[begin Entries provided]
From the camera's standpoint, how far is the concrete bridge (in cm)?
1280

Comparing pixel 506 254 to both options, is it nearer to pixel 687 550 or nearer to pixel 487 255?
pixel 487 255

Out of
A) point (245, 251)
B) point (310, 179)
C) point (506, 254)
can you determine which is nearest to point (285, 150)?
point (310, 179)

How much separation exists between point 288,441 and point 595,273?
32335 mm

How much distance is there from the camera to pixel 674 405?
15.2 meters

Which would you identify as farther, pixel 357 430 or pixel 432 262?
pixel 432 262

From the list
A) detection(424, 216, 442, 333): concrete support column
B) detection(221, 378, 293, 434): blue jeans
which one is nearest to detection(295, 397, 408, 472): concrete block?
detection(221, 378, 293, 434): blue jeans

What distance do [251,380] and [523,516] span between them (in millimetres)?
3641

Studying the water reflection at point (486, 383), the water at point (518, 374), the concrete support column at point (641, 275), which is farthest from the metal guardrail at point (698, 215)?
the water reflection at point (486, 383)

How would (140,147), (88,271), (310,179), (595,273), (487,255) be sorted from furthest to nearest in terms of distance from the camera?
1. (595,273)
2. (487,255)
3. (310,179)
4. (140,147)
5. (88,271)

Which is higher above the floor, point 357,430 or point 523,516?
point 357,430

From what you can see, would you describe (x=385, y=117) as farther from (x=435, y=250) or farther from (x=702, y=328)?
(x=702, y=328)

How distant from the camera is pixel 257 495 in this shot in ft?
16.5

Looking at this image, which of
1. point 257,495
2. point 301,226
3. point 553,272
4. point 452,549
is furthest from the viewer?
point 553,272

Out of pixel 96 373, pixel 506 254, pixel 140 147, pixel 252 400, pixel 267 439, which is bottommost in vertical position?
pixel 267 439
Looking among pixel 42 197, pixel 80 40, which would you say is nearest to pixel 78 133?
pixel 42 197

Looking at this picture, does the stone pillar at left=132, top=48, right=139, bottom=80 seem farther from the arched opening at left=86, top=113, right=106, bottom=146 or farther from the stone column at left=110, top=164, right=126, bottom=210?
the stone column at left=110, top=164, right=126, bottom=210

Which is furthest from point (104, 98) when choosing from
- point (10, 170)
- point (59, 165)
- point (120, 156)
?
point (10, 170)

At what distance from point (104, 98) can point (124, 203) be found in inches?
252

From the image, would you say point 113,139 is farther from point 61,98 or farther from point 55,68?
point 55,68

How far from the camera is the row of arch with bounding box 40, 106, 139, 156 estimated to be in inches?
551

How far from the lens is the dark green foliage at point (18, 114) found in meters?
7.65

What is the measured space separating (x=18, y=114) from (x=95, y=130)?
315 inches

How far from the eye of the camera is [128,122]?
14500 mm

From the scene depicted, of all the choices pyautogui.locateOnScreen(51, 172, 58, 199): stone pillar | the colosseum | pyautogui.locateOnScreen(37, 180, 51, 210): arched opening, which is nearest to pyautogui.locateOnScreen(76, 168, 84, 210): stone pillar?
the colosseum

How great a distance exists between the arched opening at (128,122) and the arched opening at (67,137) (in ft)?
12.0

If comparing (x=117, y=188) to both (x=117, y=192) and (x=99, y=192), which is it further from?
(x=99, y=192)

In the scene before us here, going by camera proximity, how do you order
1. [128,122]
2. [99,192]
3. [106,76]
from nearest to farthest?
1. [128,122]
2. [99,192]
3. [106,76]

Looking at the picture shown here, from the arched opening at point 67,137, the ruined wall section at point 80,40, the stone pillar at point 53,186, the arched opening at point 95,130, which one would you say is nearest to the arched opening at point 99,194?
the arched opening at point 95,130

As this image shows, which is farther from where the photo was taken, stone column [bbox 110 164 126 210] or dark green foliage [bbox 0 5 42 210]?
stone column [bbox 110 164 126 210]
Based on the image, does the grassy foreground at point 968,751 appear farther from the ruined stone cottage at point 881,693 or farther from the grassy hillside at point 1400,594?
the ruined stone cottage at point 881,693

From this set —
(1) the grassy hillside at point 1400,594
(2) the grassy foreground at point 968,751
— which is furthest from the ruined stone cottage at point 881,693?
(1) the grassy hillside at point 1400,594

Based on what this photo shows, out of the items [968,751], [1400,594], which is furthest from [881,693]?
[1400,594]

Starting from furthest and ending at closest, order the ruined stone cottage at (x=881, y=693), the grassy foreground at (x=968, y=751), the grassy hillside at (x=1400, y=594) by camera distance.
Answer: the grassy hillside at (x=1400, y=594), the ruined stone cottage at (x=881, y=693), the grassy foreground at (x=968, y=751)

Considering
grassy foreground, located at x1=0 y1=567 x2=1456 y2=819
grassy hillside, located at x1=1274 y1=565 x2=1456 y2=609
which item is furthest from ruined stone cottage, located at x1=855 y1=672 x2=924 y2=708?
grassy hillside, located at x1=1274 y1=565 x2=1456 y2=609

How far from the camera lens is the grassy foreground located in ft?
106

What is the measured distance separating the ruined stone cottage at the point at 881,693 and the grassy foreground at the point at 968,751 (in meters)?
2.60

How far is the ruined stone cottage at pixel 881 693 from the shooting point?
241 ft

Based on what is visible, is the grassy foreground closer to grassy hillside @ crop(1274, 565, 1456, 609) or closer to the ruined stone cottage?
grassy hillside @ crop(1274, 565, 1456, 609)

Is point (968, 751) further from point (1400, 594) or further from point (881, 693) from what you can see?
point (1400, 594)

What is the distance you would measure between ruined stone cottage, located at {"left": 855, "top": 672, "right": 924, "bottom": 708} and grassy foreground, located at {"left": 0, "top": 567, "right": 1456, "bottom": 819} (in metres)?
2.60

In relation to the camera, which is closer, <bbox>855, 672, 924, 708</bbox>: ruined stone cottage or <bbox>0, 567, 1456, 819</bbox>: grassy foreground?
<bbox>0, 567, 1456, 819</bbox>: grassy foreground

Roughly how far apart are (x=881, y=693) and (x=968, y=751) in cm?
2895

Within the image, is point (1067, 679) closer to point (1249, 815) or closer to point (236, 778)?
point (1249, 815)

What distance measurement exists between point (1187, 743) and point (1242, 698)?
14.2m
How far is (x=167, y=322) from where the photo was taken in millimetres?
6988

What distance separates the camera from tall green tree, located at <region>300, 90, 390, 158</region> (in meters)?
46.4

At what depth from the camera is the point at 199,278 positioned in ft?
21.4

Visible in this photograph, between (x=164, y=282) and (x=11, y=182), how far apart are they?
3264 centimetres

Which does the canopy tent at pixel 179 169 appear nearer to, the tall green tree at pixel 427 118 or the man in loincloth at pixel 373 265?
[end Entries provided]
▶ [Prompt]
Repeat the data in its entirety, character for character.

▶ [Worked solution]
From the camera's standpoint, how far is the concrete bridge (in cm)?
1280

Comparing pixel 506 254 to both options, is it nearer to pixel 687 550 or nearer to pixel 487 255?
pixel 487 255

Out of
A) point (245, 251)
B) point (310, 179)
C) point (506, 254)
can you determine which is nearest to point (285, 150)?
point (310, 179)

How much separation exists between point 288,441 and point 595,273?
32335 mm

How much distance is there from the camera to pixel 674 405?
15.2 meters

Which would you identify as farther, pixel 357 430 or pixel 432 262?
pixel 432 262

From the list
A) detection(424, 216, 442, 333): concrete support column
B) detection(221, 378, 293, 434): blue jeans
which one is nearest to detection(295, 397, 408, 472): concrete block?
detection(221, 378, 293, 434): blue jeans

What distance do [251,380] and [523,516] span between them (in millimetres)?
3641

Studying the water reflection at point (486, 383), the water at point (518, 374), the concrete support column at point (641, 275), which is farthest from the metal guardrail at point (698, 215)?
the water reflection at point (486, 383)

How would (140,147), (88,271), (310,179), (595,273), (487,255) be sorted from furthest to nearest in terms of distance from the camera?
1. (595,273)
2. (487,255)
3. (310,179)
4. (140,147)
5. (88,271)

Which is higher above the floor, point 357,430 or point 523,516?
point 357,430

From what you can see, would you describe (x=385, y=117) as farther from (x=435, y=250) or farther from (x=702, y=328)?
(x=702, y=328)

How distant from the camera is pixel 257 495 in this shot in ft?
16.5

Looking at this image, which of
1. point 257,495
2. point 301,226
3. point 553,272
4. point 452,549
is furthest from the viewer?
point 553,272

Out of pixel 96 373, pixel 506 254, pixel 140 147, pixel 252 400, pixel 267 439, which is bottommost in vertical position?
pixel 267 439
Looking among pixel 42 197, pixel 80 40, which would you say is nearest to pixel 78 133?
pixel 42 197

Looking at this picture, does the stone pillar at left=132, top=48, right=139, bottom=80 seem farther from the arched opening at left=86, top=113, right=106, bottom=146 or farther from the stone column at left=110, top=164, right=126, bottom=210?
the stone column at left=110, top=164, right=126, bottom=210

Which is furthest from point (104, 98) when choosing from
- point (10, 170)
- point (59, 165)
- point (120, 156)
?
point (10, 170)

At what distance from point (104, 98) can point (124, 203) be found in inches?
252

From the image, would you say point 113,139 is farther from point 61,98 or farther from point 55,68?
point 55,68

How far from the camera is the row of arch with bounding box 40, 106, 139, 156 estimated to be in inches?
551

How far from the lens is the dark green foliage at point (18, 114) found in meters?
7.65

What is the measured space separating (x=18, y=114) from (x=95, y=130)?
315 inches

How far from the eye of the camera is [128,122]?
14500 mm

From the scene depicted, of all the choices pyautogui.locateOnScreen(51, 172, 58, 199): stone pillar | the colosseum | pyautogui.locateOnScreen(37, 180, 51, 210): arched opening, which is nearest to pyautogui.locateOnScreen(76, 168, 84, 210): stone pillar?
the colosseum

How great a distance exists between the arched opening at (128,122) and the arched opening at (67,137) (in ft)?
12.0

If comparing (x=117, y=188) to both (x=117, y=192) and (x=99, y=192), which is it further from?
(x=99, y=192)

In the scene before us here, going by camera proximity, how do you order
1. [128,122]
2. [99,192]
3. [106,76]
from nearest to farthest?
1. [128,122]
2. [99,192]
3. [106,76]

Looking at the picture shown here, from the arched opening at point 67,137, the ruined wall section at point 80,40, the stone pillar at point 53,186, the arched opening at point 95,130, which one would you say is nearest to the arched opening at point 99,194?
the arched opening at point 95,130

As this image shows, which is farther from where the photo was taken, stone column [bbox 110 164 126 210] or dark green foliage [bbox 0 5 42 210]?
stone column [bbox 110 164 126 210]
Based on the image, does the grassy foreground at point 968,751 appear farther from the ruined stone cottage at point 881,693 or farther from the grassy hillside at point 1400,594?
the ruined stone cottage at point 881,693

From this set —
(1) the grassy hillside at point 1400,594
(2) the grassy foreground at point 968,751
— which is furthest from the ruined stone cottage at point 881,693?
(1) the grassy hillside at point 1400,594

Based on what this photo shows, out of the items [968,751], [1400,594], which is furthest from [881,693]?
[1400,594]

Starting from furthest and ending at closest, order the ruined stone cottage at (x=881, y=693), the grassy foreground at (x=968, y=751), the grassy hillside at (x=1400, y=594) by camera distance.
Answer: the grassy hillside at (x=1400, y=594), the ruined stone cottage at (x=881, y=693), the grassy foreground at (x=968, y=751)

Considering
grassy foreground, located at x1=0 y1=567 x2=1456 y2=819
grassy hillside, located at x1=1274 y1=565 x2=1456 y2=609
which item is furthest from ruined stone cottage, located at x1=855 y1=672 x2=924 y2=708?
grassy hillside, located at x1=1274 y1=565 x2=1456 y2=609

How far from the camera lens is the grassy foreground located in ft?
106

What is the measured distance separating the ruined stone cottage at the point at 881,693 and the grassy foreground at the point at 968,751 (in meters)?
2.60

How far is the ruined stone cottage at pixel 881 693 from the shooting point?
241 ft

Based on what is visible, is the grassy foreground closer to grassy hillside @ crop(1274, 565, 1456, 609) or closer to the ruined stone cottage?
grassy hillside @ crop(1274, 565, 1456, 609)

Is point (968, 751) further from point (1400, 594) or further from point (881, 693) from what you can see?
point (1400, 594)

What is the distance you would measure between ruined stone cottage, located at {"left": 855, "top": 672, "right": 924, "bottom": 708} and grassy foreground, located at {"left": 0, "top": 567, "right": 1456, "bottom": 819} (in metres)?
2.60

In relation to the camera, which is closer, <bbox>855, 672, 924, 708</bbox>: ruined stone cottage or <bbox>0, 567, 1456, 819</bbox>: grassy foreground?
<bbox>0, 567, 1456, 819</bbox>: grassy foreground

Roughly how far apart are (x=881, y=693) and (x=968, y=751) in cm?
2895

Within the image, is point (1067, 679) closer to point (1249, 815) or closer to point (236, 778)?
point (1249, 815)

What distance measurement exists between point (1187, 743) and point (1242, 698)?
14.2m
How far is (x=167, y=322) from where the photo was taken in millimetres?
6988

What distance separates the camera from tall green tree, located at <region>300, 90, 390, 158</region> (in meters)?
46.4

At what depth from the camera is the point at 199,278 positioned in ft?
21.4

Visible in this photograph, between (x=164, y=282) and (x=11, y=182), how far apart are they?
3264 centimetres

Which does the canopy tent at pixel 179 169 appear nearer to, the tall green tree at pixel 427 118 or the man in loincloth at pixel 373 265?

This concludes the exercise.